L’erreur fatale est à chercher dans la classe politique arménienne, qui n’a pas compris les évolutions de la scène internationale et qui a continué à compter sur la Russie. Or la Russie de Vladimir Poutine n’est pas celle de Boris Eltsine.
Les Arméniens comptaient tout particulièrement sur Moscou pour contenir les ingérences turques dans le Caucase du Sud et ainsi assurer l’équilibre des forces avec l’Azerbaïdjan. Mais ils ont eu tort.
Quand des forces militaires turques sont intervenues dans la guerre de 2020, la Russie n’a pas bougé pendant quarante-quatre jours. Ce qui a laissé le temps aux Azerbaïdjanais de détruire les forces du Karabagh et l’armée arménienne.

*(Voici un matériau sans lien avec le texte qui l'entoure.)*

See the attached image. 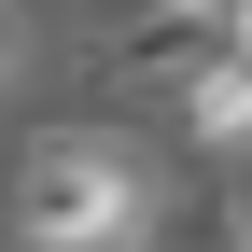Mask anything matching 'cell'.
I'll list each match as a JSON object with an SVG mask.
<instances>
[{"mask_svg":"<svg viewBox=\"0 0 252 252\" xmlns=\"http://www.w3.org/2000/svg\"><path fill=\"white\" fill-rule=\"evenodd\" d=\"M154 238V168L112 126H42L14 154V252H140Z\"/></svg>","mask_w":252,"mask_h":252,"instance_id":"obj_1","label":"cell"},{"mask_svg":"<svg viewBox=\"0 0 252 252\" xmlns=\"http://www.w3.org/2000/svg\"><path fill=\"white\" fill-rule=\"evenodd\" d=\"M210 56H224V14H182V0H126L84 28V84H112V98H182Z\"/></svg>","mask_w":252,"mask_h":252,"instance_id":"obj_2","label":"cell"},{"mask_svg":"<svg viewBox=\"0 0 252 252\" xmlns=\"http://www.w3.org/2000/svg\"><path fill=\"white\" fill-rule=\"evenodd\" d=\"M168 112H182V140H196V154H252V70H238V56H210Z\"/></svg>","mask_w":252,"mask_h":252,"instance_id":"obj_3","label":"cell"},{"mask_svg":"<svg viewBox=\"0 0 252 252\" xmlns=\"http://www.w3.org/2000/svg\"><path fill=\"white\" fill-rule=\"evenodd\" d=\"M210 238H224V252H252V168L224 182V196H210Z\"/></svg>","mask_w":252,"mask_h":252,"instance_id":"obj_4","label":"cell"},{"mask_svg":"<svg viewBox=\"0 0 252 252\" xmlns=\"http://www.w3.org/2000/svg\"><path fill=\"white\" fill-rule=\"evenodd\" d=\"M224 56H238V70H252V0H224Z\"/></svg>","mask_w":252,"mask_h":252,"instance_id":"obj_5","label":"cell"},{"mask_svg":"<svg viewBox=\"0 0 252 252\" xmlns=\"http://www.w3.org/2000/svg\"><path fill=\"white\" fill-rule=\"evenodd\" d=\"M140 252H224V238H210V210H196V224H182V238H140Z\"/></svg>","mask_w":252,"mask_h":252,"instance_id":"obj_6","label":"cell"},{"mask_svg":"<svg viewBox=\"0 0 252 252\" xmlns=\"http://www.w3.org/2000/svg\"><path fill=\"white\" fill-rule=\"evenodd\" d=\"M0 70H14V28H0Z\"/></svg>","mask_w":252,"mask_h":252,"instance_id":"obj_7","label":"cell"},{"mask_svg":"<svg viewBox=\"0 0 252 252\" xmlns=\"http://www.w3.org/2000/svg\"><path fill=\"white\" fill-rule=\"evenodd\" d=\"M182 14H224V0H182Z\"/></svg>","mask_w":252,"mask_h":252,"instance_id":"obj_8","label":"cell"}]
</instances>
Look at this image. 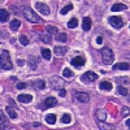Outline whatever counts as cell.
<instances>
[{"label": "cell", "instance_id": "1", "mask_svg": "<svg viewBox=\"0 0 130 130\" xmlns=\"http://www.w3.org/2000/svg\"><path fill=\"white\" fill-rule=\"evenodd\" d=\"M22 13L25 19L29 21L30 22L35 24V23H42L44 22L40 16L29 7H24L22 8Z\"/></svg>", "mask_w": 130, "mask_h": 130}, {"label": "cell", "instance_id": "2", "mask_svg": "<svg viewBox=\"0 0 130 130\" xmlns=\"http://www.w3.org/2000/svg\"><path fill=\"white\" fill-rule=\"evenodd\" d=\"M0 64L1 68L5 70H9L12 69V63L9 55V52L7 50H2V54L0 56Z\"/></svg>", "mask_w": 130, "mask_h": 130}, {"label": "cell", "instance_id": "3", "mask_svg": "<svg viewBox=\"0 0 130 130\" xmlns=\"http://www.w3.org/2000/svg\"><path fill=\"white\" fill-rule=\"evenodd\" d=\"M102 61L105 64L111 65L115 60V55L111 49L108 47H104L101 50Z\"/></svg>", "mask_w": 130, "mask_h": 130}, {"label": "cell", "instance_id": "4", "mask_svg": "<svg viewBox=\"0 0 130 130\" xmlns=\"http://www.w3.org/2000/svg\"><path fill=\"white\" fill-rule=\"evenodd\" d=\"M108 23L116 30H120L124 26V21L119 16H111L107 19Z\"/></svg>", "mask_w": 130, "mask_h": 130}, {"label": "cell", "instance_id": "5", "mask_svg": "<svg viewBox=\"0 0 130 130\" xmlns=\"http://www.w3.org/2000/svg\"><path fill=\"white\" fill-rule=\"evenodd\" d=\"M98 77H99V75L96 73L92 71H87L82 75V76L80 77V79L82 82L87 83L94 82L96 79H98Z\"/></svg>", "mask_w": 130, "mask_h": 130}, {"label": "cell", "instance_id": "6", "mask_svg": "<svg viewBox=\"0 0 130 130\" xmlns=\"http://www.w3.org/2000/svg\"><path fill=\"white\" fill-rule=\"evenodd\" d=\"M35 7L40 14L44 16H49L51 14V10L46 3L41 2H37L35 5Z\"/></svg>", "mask_w": 130, "mask_h": 130}, {"label": "cell", "instance_id": "7", "mask_svg": "<svg viewBox=\"0 0 130 130\" xmlns=\"http://www.w3.org/2000/svg\"><path fill=\"white\" fill-rule=\"evenodd\" d=\"M74 97L78 102L83 104H87L90 100V96L87 92L77 91L74 93Z\"/></svg>", "mask_w": 130, "mask_h": 130}, {"label": "cell", "instance_id": "8", "mask_svg": "<svg viewBox=\"0 0 130 130\" xmlns=\"http://www.w3.org/2000/svg\"><path fill=\"white\" fill-rule=\"evenodd\" d=\"M86 62V59L81 56H75L70 61L72 66L75 68H79L83 67Z\"/></svg>", "mask_w": 130, "mask_h": 130}, {"label": "cell", "instance_id": "9", "mask_svg": "<svg viewBox=\"0 0 130 130\" xmlns=\"http://www.w3.org/2000/svg\"><path fill=\"white\" fill-rule=\"evenodd\" d=\"M17 100L20 103L29 104L32 100V96L29 94H21L17 96Z\"/></svg>", "mask_w": 130, "mask_h": 130}, {"label": "cell", "instance_id": "10", "mask_svg": "<svg viewBox=\"0 0 130 130\" xmlns=\"http://www.w3.org/2000/svg\"><path fill=\"white\" fill-rule=\"evenodd\" d=\"M92 21L90 17H83L82 21V29L84 31H89L91 29Z\"/></svg>", "mask_w": 130, "mask_h": 130}, {"label": "cell", "instance_id": "11", "mask_svg": "<svg viewBox=\"0 0 130 130\" xmlns=\"http://www.w3.org/2000/svg\"><path fill=\"white\" fill-rule=\"evenodd\" d=\"M96 120L101 122H105L107 119V112L104 109H98L96 112Z\"/></svg>", "mask_w": 130, "mask_h": 130}, {"label": "cell", "instance_id": "12", "mask_svg": "<svg viewBox=\"0 0 130 130\" xmlns=\"http://www.w3.org/2000/svg\"><path fill=\"white\" fill-rule=\"evenodd\" d=\"M53 52L57 56H63L68 52V47L67 46H55Z\"/></svg>", "mask_w": 130, "mask_h": 130}, {"label": "cell", "instance_id": "13", "mask_svg": "<svg viewBox=\"0 0 130 130\" xmlns=\"http://www.w3.org/2000/svg\"><path fill=\"white\" fill-rule=\"evenodd\" d=\"M120 70L122 71H127L129 69V64L128 62H118L112 67V70Z\"/></svg>", "mask_w": 130, "mask_h": 130}, {"label": "cell", "instance_id": "14", "mask_svg": "<svg viewBox=\"0 0 130 130\" xmlns=\"http://www.w3.org/2000/svg\"><path fill=\"white\" fill-rule=\"evenodd\" d=\"M57 99L54 97H49L47 98L44 101L45 106L46 107V109L47 108H52L55 107L57 104Z\"/></svg>", "mask_w": 130, "mask_h": 130}, {"label": "cell", "instance_id": "15", "mask_svg": "<svg viewBox=\"0 0 130 130\" xmlns=\"http://www.w3.org/2000/svg\"><path fill=\"white\" fill-rule=\"evenodd\" d=\"M128 9V7L124 3H116L114 4L111 8V11L112 12H120L124 10Z\"/></svg>", "mask_w": 130, "mask_h": 130}, {"label": "cell", "instance_id": "16", "mask_svg": "<svg viewBox=\"0 0 130 130\" xmlns=\"http://www.w3.org/2000/svg\"><path fill=\"white\" fill-rule=\"evenodd\" d=\"M99 88L100 90H107V91L109 92L112 89L113 87H112V83L109 82V81H102L100 83Z\"/></svg>", "mask_w": 130, "mask_h": 130}, {"label": "cell", "instance_id": "17", "mask_svg": "<svg viewBox=\"0 0 130 130\" xmlns=\"http://www.w3.org/2000/svg\"><path fill=\"white\" fill-rule=\"evenodd\" d=\"M57 116L56 115L53 113H48L46 115L45 120L46 122L50 125H54L56 123Z\"/></svg>", "mask_w": 130, "mask_h": 130}, {"label": "cell", "instance_id": "18", "mask_svg": "<svg viewBox=\"0 0 130 130\" xmlns=\"http://www.w3.org/2000/svg\"><path fill=\"white\" fill-rule=\"evenodd\" d=\"M96 123L100 129H115V127L111 124H108L105 122L98 121L96 120Z\"/></svg>", "mask_w": 130, "mask_h": 130}, {"label": "cell", "instance_id": "19", "mask_svg": "<svg viewBox=\"0 0 130 130\" xmlns=\"http://www.w3.org/2000/svg\"><path fill=\"white\" fill-rule=\"evenodd\" d=\"M21 25V22L17 19L12 20L9 24L10 29L12 31H16Z\"/></svg>", "mask_w": 130, "mask_h": 130}, {"label": "cell", "instance_id": "20", "mask_svg": "<svg viewBox=\"0 0 130 130\" xmlns=\"http://www.w3.org/2000/svg\"><path fill=\"white\" fill-rule=\"evenodd\" d=\"M32 86H33V87L37 88V89L42 90V89H45V87H46V83H45L44 80L39 79H37L34 81Z\"/></svg>", "mask_w": 130, "mask_h": 130}, {"label": "cell", "instance_id": "21", "mask_svg": "<svg viewBox=\"0 0 130 130\" xmlns=\"http://www.w3.org/2000/svg\"><path fill=\"white\" fill-rule=\"evenodd\" d=\"M9 19V12L5 9L0 10V20L2 23L7 22Z\"/></svg>", "mask_w": 130, "mask_h": 130}, {"label": "cell", "instance_id": "22", "mask_svg": "<svg viewBox=\"0 0 130 130\" xmlns=\"http://www.w3.org/2000/svg\"><path fill=\"white\" fill-rule=\"evenodd\" d=\"M37 62H38V61H37V57H32L30 56L29 57L28 60V64L30 68H31L33 70H35L37 68Z\"/></svg>", "mask_w": 130, "mask_h": 130}, {"label": "cell", "instance_id": "23", "mask_svg": "<svg viewBox=\"0 0 130 130\" xmlns=\"http://www.w3.org/2000/svg\"><path fill=\"white\" fill-rule=\"evenodd\" d=\"M42 56L43 58H44L47 61H50L51 59V51L48 48H44V47H41L40 50Z\"/></svg>", "mask_w": 130, "mask_h": 130}, {"label": "cell", "instance_id": "24", "mask_svg": "<svg viewBox=\"0 0 130 130\" xmlns=\"http://www.w3.org/2000/svg\"><path fill=\"white\" fill-rule=\"evenodd\" d=\"M79 22L77 18L75 17H72L71 19L70 20L67 22V27L69 29H74L78 25Z\"/></svg>", "mask_w": 130, "mask_h": 130}, {"label": "cell", "instance_id": "25", "mask_svg": "<svg viewBox=\"0 0 130 130\" xmlns=\"http://www.w3.org/2000/svg\"><path fill=\"white\" fill-rule=\"evenodd\" d=\"M55 40L61 42H67V33L65 32H60L55 35Z\"/></svg>", "mask_w": 130, "mask_h": 130}, {"label": "cell", "instance_id": "26", "mask_svg": "<svg viewBox=\"0 0 130 130\" xmlns=\"http://www.w3.org/2000/svg\"><path fill=\"white\" fill-rule=\"evenodd\" d=\"M46 31L47 33L50 35H56L58 33L59 31V29L57 27L53 26V25H47L46 26Z\"/></svg>", "mask_w": 130, "mask_h": 130}, {"label": "cell", "instance_id": "27", "mask_svg": "<svg viewBox=\"0 0 130 130\" xmlns=\"http://www.w3.org/2000/svg\"><path fill=\"white\" fill-rule=\"evenodd\" d=\"M74 9V6L72 3H69L68 5H66L65 7H64L61 10H60V14L62 15H66L68 14V12L70 10H72Z\"/></svg>", "mask_w": 130, "mask_h": 130}, {"label": "cell", "instance_id": "28", "mask_svg": "<svg viewBox=\"0 0 130 130\" xmlns=\"http://www.w3.org/2000/svg\"><path fill=\"white\" fill-rule=\"evenodd\" d=\"M40 39L43 42L46 44H48L52 41V37H51V35L49 34V33L42 34L40 37Z\"/></svg>", "mask_w": 130, "mask_h": 130}, {"label": "cell", "instance_id": "29", "mask_svg": "<svg viewBox=\"0 0 130 130\" xmlns=\"http://www.w3.org/2000/svg\"><path fill=\"white\" fill-rule=\"evenodd\" d=\"M61 122L63 124H69L71 122V115L68 113H64L61 119Z\"/></svg>", "mask_w": 130, "mask_h": 130}, {"label": "cell", "instance_id": "30", "mask_svg": "<svg viewBox=\"0 0 130 130\" xmlns=\"http://www.w3.org/2000/svg\"><path fill=\"white\" fill-rule=\"evenodd\" d=\"M5 110H6L7 112L9 114V117H10V118H13L14 119V118H17V113H16V112L13 109H12V108L10 107H7L5 108Z\"/></svg>", "mask_w": 130, "mask_h": 130}, {"label": "cell", "instance_id": "31", "mask_svg": "<svg viewBox=\"0 0 130 130\" xmlns=\"http://www.w3.org/2000/svg\"><path fill=\"white\" fill-rule=\"evenodd\" d=\"M19 40L21 44L24 46H26L29 44V40L27 39V37L26 36L24 35H21L20 36Z\"/></svg>", "mask_w": 130, "mask_h": 130}, {"label": "cell", "instance_id": "32", "mask_svg": "<svg viewBox=\"0 0 130 130\" xmlns=\"http://www.w3.org/2000/svg\"><path fill=\"white\" fill-rule=\"evenodd\" d=\"M117 89H118V92L119 94L122 95V96H126L127 95V93H128V90H127V88L124 87L122 85L118 86L117 87Z\"/></svg>", "mask_w": 130, "mask_h": 130}, {"label": "cell", "instance_id": "33", "mask_svg": "<svg viewBox=\"0 0 130 130\" xmlns=\"http://www.w3.org/2000/svg\"><path fill=\"white\" fill-rule=\"evenodd\" d=\"M74 75V72L72 70H70L68 68H65L62 72V75L65 77H73Z\"/></svg>", "mask_w": 130, "mask_h": 130}, {"label": "cell", "instance_id": "34", "mask_svg": "<svg viewBox=\"0 0 130 130\" xmlns=\"http://www.w3.org/2000/svg\"><path fill=\"white\" fill-rule=\"evenodd\" d=\"M129 115V107L128 106H124L122 109V115L124 117H126Z\"/></svg>", "mask_w": 130, "mask_h": 130}, {"label": "cell", "instance_id": "35", "mask_svg": "<svg viewBox=\"0 0 130 130\" xmlns=\"http://www.w3.org/2000/svg\"><path fill=\"white\" fill-rule=\"evenodd\" d=\"M27 87V84L24 82H20V83H18L16 88L19 90H22V89H24Z\"/></svg>", "mask_w": 130, "mask_h": 130}, {"label": "cell", "instance_id": "36", "mask_svg": "<svg viewBox=\"0 0 130 130\" xmlns=\"http://www.w3.org/2000/svg\"><path fill=\"white\" fill-rule=\"evenodd\" d=\"M59 96L61 98H64L66 96V94H67V90L64 89H62L59 90V93H58Z\"/></svg>", "mask_w": 130, "mask_h": 130}, {"label": "cell", "instance_id": "37", "mask_svg": "<svg viewBox=\"0 0 130 130\" xmlns=\"http://www.w3.org/2000/svg\"><path fill=\"white\" fill-rule=\"evenodd\" d=\"M16 62H17L18 66H20V67H22V66L24 65L25 61H24V60H23V59H18V60L16 61Z\"/></svg>", "mask_w": 130, "mask_h": 130}, {"label": "cell", "instance_id": "38", "mask_svg": "<svg viewBox=\"0 0 130 130\" xmlns=\"http://www.w3.org/2000/svg\"><path fill=\"white\" fill-rule=\"evenodd\" d=\"M96 42L98 44H102V42H103V39H102V37H98L97 39H96Z\"/></svg>", "mask_w": 130, "mask_h": 130}, {"label": "cell", "instance_id": "39", "mask_svg": "<svg viewBox=\"0 0 130 130\" xmlns=\"http://www.w3.org/2000/svg\"><path fill=\"white\" fill-rule=\"evenodd\" d=\"M40 126H41V124L40 122H35L34 124H33V127H35V128L39 127Z\"/></svg>", "mask_w": 130, "mask_h": 130}, {"label": "cell", "instance_id": "40", "mask_svg": "<svg viewBox=\"0 0 130 130\" xmlns=\"http://www.w3.org/2000/svg\"><path fill=\"white\" fill-rule=\"evenodd\" d=\"M129 122H130V119L129 118V119H127V120H126V125H127V126H128L129 127H130V124H129Z\"/></svg>", "mask_w": 130, "mask_h": 130}]
</instances>
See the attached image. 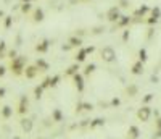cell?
Listing matches in <instances>:
<instances>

L’impuissance de l’élite politique arménienne est consternante. Depuis la « révolution de velours » de 2018, elle se déchire entre les actuels dirigeants « révolutionnaires » d’un côté, et les adeptes de l’ancien régime de l’autre.
En 2020, tout à ses bisbilles internes, cette classe politique a été incapable de percevoir la tempête à venir. Après avoir perdu la guerre cette année-là, elle a de nouveau raté l’occasion d’appeler à l’unité nationale pour élaborer un consensus autour de la sauvegarde du Haut-Karabagh.
Trop préoccupée par des luttes intestines, elle ne se rend pas compte du danger existentiel qui pèse sur son pays. Les petites nations n’ont guère droit à l’erreur. Chaque défaite peut leur être fatale. Même l’Arménie n’était plus là pour secourir l’aigle blessé du Karabagh quand l’Azerbaïdjan a attaqué le 19 septembre.
Maintenant, les habitants du Karabagh sont les otages des forces azerbaïdjanaises. Le maître de l’Azerbaïdjan, Ilham Aliev, annonce leur « intégration » forcée. Une terminologie qui rappelle de sinistres souvenirs de camps de concentration.